Directions –
- a) In one to three sentences, explain why, according to the San Francisco earthquake safety update, Laurence Kornfield expects the program to succeed in making San Francisco a safer and more resilient city.
- b) Extend the San Francisco earthquake safety update beyond its final paragraph.

Source passage –
The CAPSS/Earthquake Safety Implementation Program continues to work toward a more resilient San Francisco. Here is a very brief update on their activities:

  • Patrick Otellini appointed Director of Earthquake Safety
  • Soft-story building program final review
  • Private School Earthquake Safety Working Group progress
  • Upcoming CAPSS/Earthquake Safety Implementation Program Public Meeting

A Message from Laurence Kornfield

Dear Friends,

Big news! The Mayor has appointed Patrick Otellini to be San Francisco’s Director of Earthquake Safety. We are fortunate to have such a qualified and enthusiastic new Director. Patrick comes to the CAPSS/Earthquake Safety Implementation Program from the private sector where has spent over a decade working across the spectrum of San Francisco’s building community – he is intimately familiar with the City’s permit approval and inspection processes, building owner and user concerns, the pragmatic construction issues of costs, scheduling, and financing. He has been closely engaged in the CAPSS earthquake safety work, including serving as a committee chairperson on the 2010 Mayor’s Soft Story Task Force. Patrick, who will be working directly under City Administrator Naomi Kelly, brings passion, vitality and commitment to the position of Director of Earthquake Safety. I am thrilled that we are fortunate enough to get Patrick Otellini in this role.

I will continue to work on the CAPSS/Earthquake Safety Implementation Program (ESIP) both on our ongoing programs and as an advisor to Patrick and his staff, as we embark on our challenging 30-year implementation program. I am extraordinarily grateful to have Patrick join me in the leadership of our crucial earthquake safety programs. Patrick’s commitment, the overwhelming support of the City leadership, and your continued involvement mean that we will succeed in making San Francisco a safer and more resilient city.

With much thanks,

Laurence Kornfield

Click here to download the Mayor’s Office press release.

Soft-Story Building Final Review

All of the pieces are now in place to move forward with a program to dramatically improve the safety of many of San Francisco’s most hazardous buildings. Over the next few months the Earthquake Safety Working Group will work to determine the best ways in which to implement the proposed regulations for earthquake upgrade of vulnerable soft-story buildings, focusing on buildings having five or more dwelling units and three or more stories (ESIP Task A.3.a). Much of the groundwork for these regulations was laid under the 2010 Mayor’s Soft Story Task Force. The CAPSS team is looking forward to a collaborative, consensus-based effort to make San Francisco’s housing stock more resilient and safer. More details on this in the near future.

Supplied material –
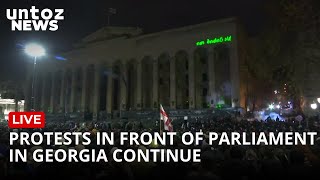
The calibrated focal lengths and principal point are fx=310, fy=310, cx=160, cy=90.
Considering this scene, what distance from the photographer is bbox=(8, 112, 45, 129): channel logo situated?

Answers to the problems –
- a) Kornfield expects success for three reasons. The first is Patrick Otellini's commitment. The others are the overwhelming support of the City leadership and the continued involvement of the readers he addresses.

- b)
Private Schools Earthquake Safety


A Private Schools Earthquake Safety Working Group, under volunteer chairperson Laura Samant, is studying the technical and policy issues related to the earthquake risk of private schools in San Francisco, and will propose ideas for how the City may best address private school safety (ESIP Task A.6.f). The group is exploring challenging issues such as community expectation for school safety, evaluation of earthquake risk, and potential building improvement opportunities. A report on the findings of this Working Group is to be delivered to the City Administrator and the Mayor in late 2013. If you would like to receive information about the activities of the Working Group by email or to participate in the Working Group, please contact Micah Hilt, micah.hilt@sfgov.org.

The next meeting will be in City Hall, Room 370, on December 6, 9:00 a.m. until 11:00 a.m. Click here to download our notice to the private schools.

Upcoming CAPSS/Earthquake Safety Implementation Program Public Meeting

December 10, 11:00 a.m. until 1: 00 p.m. at City Hall, Room 370.

Please join the CAPSS team for an update on their many CAPSS/Earthquake Safety Implementation programs. This will be an opportunity to ask questions and to learn how you can get further involved in their activities.

Building Rating Systems

The CAPSS recommendations for improving San Francisco’s earthquake resilience were founded on an ability to evaluate or rate building earthquake performance and to effectively communicate about building performance with the public (ESIP Task A.6.h). Building rating systems for buildings of all types, from older homes to new high rises, are now being developed. The CAPSS/Earthquake Safety Implementation Program staff is working with the groups preparing these rating systems to assure that proposed rating systems will meet San Francisco’s needs. Expect to see one or more rating system proposals within the next few months.

Update to the Community Safety Element Adopted

The Board of Supervisors, following the lead of the Planning Commission, unanimously adopted an update to the Community Safety Element of San Francisco’s General Plan that incorporates many earthquake resilience goals, including those outlined in the CAPSS work. Thank much to Planning Department and Department of Emergency Management staff for their help in preparing this document.

Shelter-in-Place and Neighborhood Support Center update

The Shelter-in-Place and the related Neighborhood Support Center concepts focus on keeping San Franciscans in their homes, in their neighborhoods, and informed and supported after an earthquake. This will empower communities, reduce the demand for emergency housing, and facilitate a more rapid recovery. The Department of Emergency Management, SF SAFE, the Neighborhood Empowerment Network, SPUR, CAPSS/Earthquake Safety Implementation Program and many other groups and agencies have worked together to prepare demonstration programs, work which is actively continuing (ESIP Task A.4.b). More details on this coming soon!

A few of the other CAPSS/ Earthquake Safety Implementation Program programs underway:

  • Demonstration of one- and two-family home earthquake improvements (ESIP Task A.6.b)
  • Focus on earthquake improvements for economically-disadvantaged San Franciscans (ESIP Task A.6.e)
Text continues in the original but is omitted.